L’Esclavage des Temps Modernes classé la plus grande industrie du crime dans le monde

NATIONS-UNIES, le 25 février 2019 (IPS) – Après une étude exhaustive de l’esclavage des temps modernes, l’Organisation Internationale du Travail (OIT), basée à Genève, a conclu que plus de 40 millions de personnes étaient victimes d’esclavage, dont 25 millions en travaux forcés et 15 millions en mariages forcés – dont au moins 71% sont des femmes et des filles.

Les chiffres actuels seraient encore plus élevés par rapport publiés dans l’étude phare de 2017 intitulée «Estimations mondiales de l’esclavage moderne», le fruit d’une collaboration avec la Walk Free Foundation, en partenariat avec l’Organisation internationale pour les migrations (OIM).

Le réseau Safe Haven, basé à Chicago, a décrit la traite des êtres humains comme «la plus grande industrie internationale de crime – dépassant celle des drogues illicites et du trafic des armes».

Les Etats-Unis avaient proscrit l’importation des esclaves africains par une loi du Congrès en 1807. Mais il a fallu encore 58 années pour qu’il y ait une interdiction complète de l’esclavage en 1865 après la fin de la Guerre Civile.

Aux Etats-Unis, l’esclavage des temps modernes et la discrimination raciale sont les deux faces d’une même pièce de monnaie – et le racisme a refait surface sous la bannière de la suprématie des blancs sous l’administration démagogique actuelle Trump.

**Travail à faire:**
- a) Selon l'article sur l'esclavage moderne, en quelle année les États-Unis ont-ils proscrit l'importation des esclaves africains ?
- b) Poursuivez l'article sur l'esclavage moderne à partir de sa dernière phrase.

**Entrées:**
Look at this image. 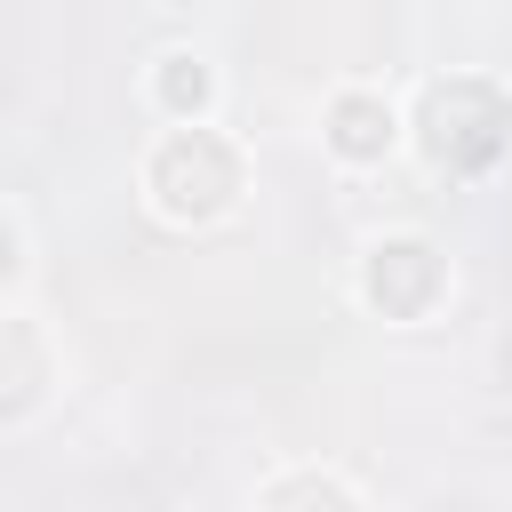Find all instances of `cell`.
<instances>
[{
	"mask_svg": "<svg viewBox=\"0 0 512 512\" xmlns=\"http://www.w3.org/2000/svg\"><path fill=\"white\" fill-rule=\"evenodd\" d=\"M408 136H416V152H424L440 176H488V168L512 152V96H504L496 80H480V72L424 80Z\"/></svg>",
	"mask_w": 512,
	"mask_h": 512,
	"instance_id": "cell-1",
	"label": "cell"
},
{
	"mask_svg": "<svg viewBox=\"0 0 512 512\" xmlns=\"http://www.w3.org/2000/svg\"><path fill=\"white\" fill-rule=\"evenodd\" d=\"M144 200L168 224H216L240 200V152H232V136H216L208 120H176L152 144V160H144Z\"/></svg>",
	"mask_w": 512,
	"mask_h": 512,
	"instance_id": "cell-2",
	"label": "cell"
},
{
	"mask_svg": "<svg viewBox=\"0 0 512 512\" xmlns=\"http://www.w3.org/2000/svg\"><path fill=\"white\" fill-rule=\"evenodd\" d=\"M360 296H368V312H384V320H432L440 312V296H448V256L424 240V232H384L368 256H360Z\"/></svg>",
	"mask_w": 512,
	"mask_h": 512,
	"instance_id": "cell-3",
	"label": "cell"
},
{
	"mask_svg": "<svg viewBox=\"0 0 512 512\" xmlns=\"http://www.w3.org/2000/svg\"><path fill=\"white\" fill-rule=\"evenodd\" d=\"M48 392H56V352H48V336H40L24 312H0V424L40 416Z\"/></svg>",
	"mask_w": 512,
	"mask_h": 512,
	"instance_id": "cell-4",
	"label": "cell"
},
{
	"mask_svg": "<svg viewBox=\"0 0 512 512\" xmlns=\"http://www.w3.org/2000/svg\"><path fill=\"white\" fill-rule=\"evenodd\" d=\"M320 136H328V152H336V160H352V168H376V160L400 144V112H392L376 88H344V96H328V120H320Z\"/></svg>",
	"mask_w": 512,
	"mask_h": 512,
	"instance_id": "cell-5",
	"label": "cell"
},
{
	"mask_svg": "<svg viewBox=\"0 0 512 512\" xmlns=\"http://www.w3.org/2000/svg\"><path fill=\"white\" fill-rule=\"evenodd\" d=\"M152 104L168 112V120H208V104H216V72L200 64V56H160L152 64Z\"/></svg>",
	"mask_w": 512,
	"mask_h": 512,
	"instance_id": "cell-6",
	"label": "cell"
},
{
	"mask_svg": "<svg viewBox=\"0 0 512 512\" xmlns=\"http://www.w3.org/2000/svg\"><path fill=\"white\" fill-rule=\"evenodd\" d=\"M256 504H360V480H336V472H288V480H264Z\"/></svg>",
	"mask_w": 512,
	"mask_h": 512,
	"instance_id": "cell-7",
	"label": "cell"
},
{
	"mask_svg": "<svg viewBox=\"0 0 512 512\" xmlns=\"http://www.w3.org/2000/svg\"><path fill=\"white\" fill-rule=\"evenodd\" d=\"M16 264H24V256H16V224H8V208H0V288L16 280Z\"/></svg>",
	"mask_w": 512,
	"mask_h": 512,
	"instance_id": "cell-8",
	"label": "cell"
}]
</instances>
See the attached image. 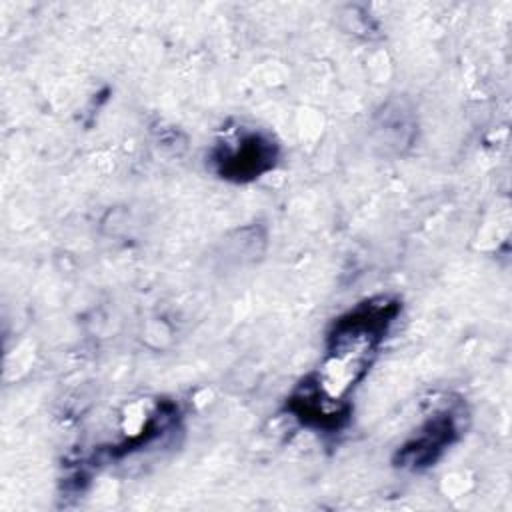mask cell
Segmentation results:
<instances>
[{
  "label": "cell",
  "mask_w": 512,
  "mask_h": 512,
  "mask_svg": "<svg viewBox=\"0 0 512 512\" xmlns=\"http://www.w3.org/2000/svg\"><path fill=\"white\" fill-rule=\"evenodd\" d=\"M396 314V302L372 298L336 320L318 372L290 402L304 424L318 428L342 424L348 416V394L368 372Z\"/></svg>",
  "instance_id": "6da1fadb"
},
{
  "label": "cell",
  "mask_w": 512,
  "mask_h": 512,
  "mask_svg": "<svg viewBox=\"0 0 512 512\" xmlns=\"http://www.w3.org/2000/svg\"><path fill=\"white\" fill-rule=\"evenodd\" d=\"M274 160L276 146L272 144V140L264 138L258 132L242 134L232 142H224L214 158V162L218 164V172L224 178L232 180L258 178L272 168Z\"/></svg>",
  "instance_id": "7a4b0ae2"
},
{
  "label": "cell",
  "mask_w": 512,
  "mask_h": 512,
  "mask_svg": "<svg viewBox=\"0 0 512 512\" xmlns=\"http://www.w3.org/2000/svg\"><path fill=\"white\" fill-rule=\"evenodd\" d=\"M458 434L456 418L448 412L434 414L418 432L416 438H412L402 450H400V462L402 466L420 468L432 464L438 454L452 444V440Z\"/></svg>",
  "instance_id": "3957f363"
}]
</instances>
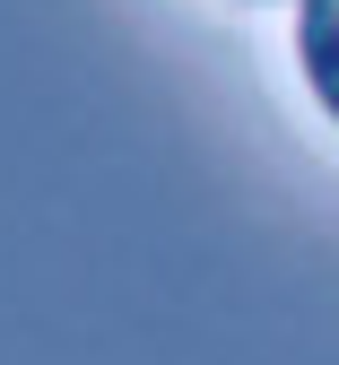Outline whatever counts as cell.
<instances>
[{
  "mask_svg": "<svg viewBox=\"0 0 339 365\" xmlns=\"http://www.w3.org/2000/svg\"><path fill=\"white\" fill-rule=\"evenodd\" d=\"M296 61H305V87L322 96V113L339 122V0H296Z\"/></svg>",
  "mask_w": 339,
  "mask_h": 365,
  "instance_id": "cell-1",
  "label": "cell"
}]
</instances>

**Réponses:**
- a) En 1807, par une loi du Congrès.

- b)
Pourtant, malgré des événements historiques marquants, l’esclavage règne toujours sous différents oripeaux: – y compris la traite des êtres humains, les enfants soldats, le mariage forcé et précoce des enfants, la servitude domestique et le travail d’immigrés, tant dans les pays du Sud (lire: pays en développement) que dans les pays du Nord. (Lire: pays industrialisés de l’Occident).

Le 23 février, le journal The New York Times a publié en première page l’histoire du propriétaire milliardaire d’une équipe célèbre américaine de football qui a été inculpé sur deux chefs d’accusation de sollicitation de sexe dans le cadre d’une vaste enquête sur la prostitution et le trafic présumé des êtres humains dans l’état américain de Floride.

Conclusion, l’esclavage moderne reste très actif – et florissant – à la fois dans les pays les plus pauvres que dans les pays les plus riches.

Karolin Seitz, responsable programme sur la responsabilité des sociétés, des affaires et des droits de l’homme chez Global Policy Forum basé à Bonn, a déclaré à IPS que l’esclavage moderne persistait encore tant dans les pays du Sud que dans les pays du Nord.

Que ce soit dans les plantations d’orangers en Italie ou dans le secteur du bâtiment au Qatar, les travailleurs migrants, en particulier, courent le risque d’être contraints aux travaux forcés profiteurs.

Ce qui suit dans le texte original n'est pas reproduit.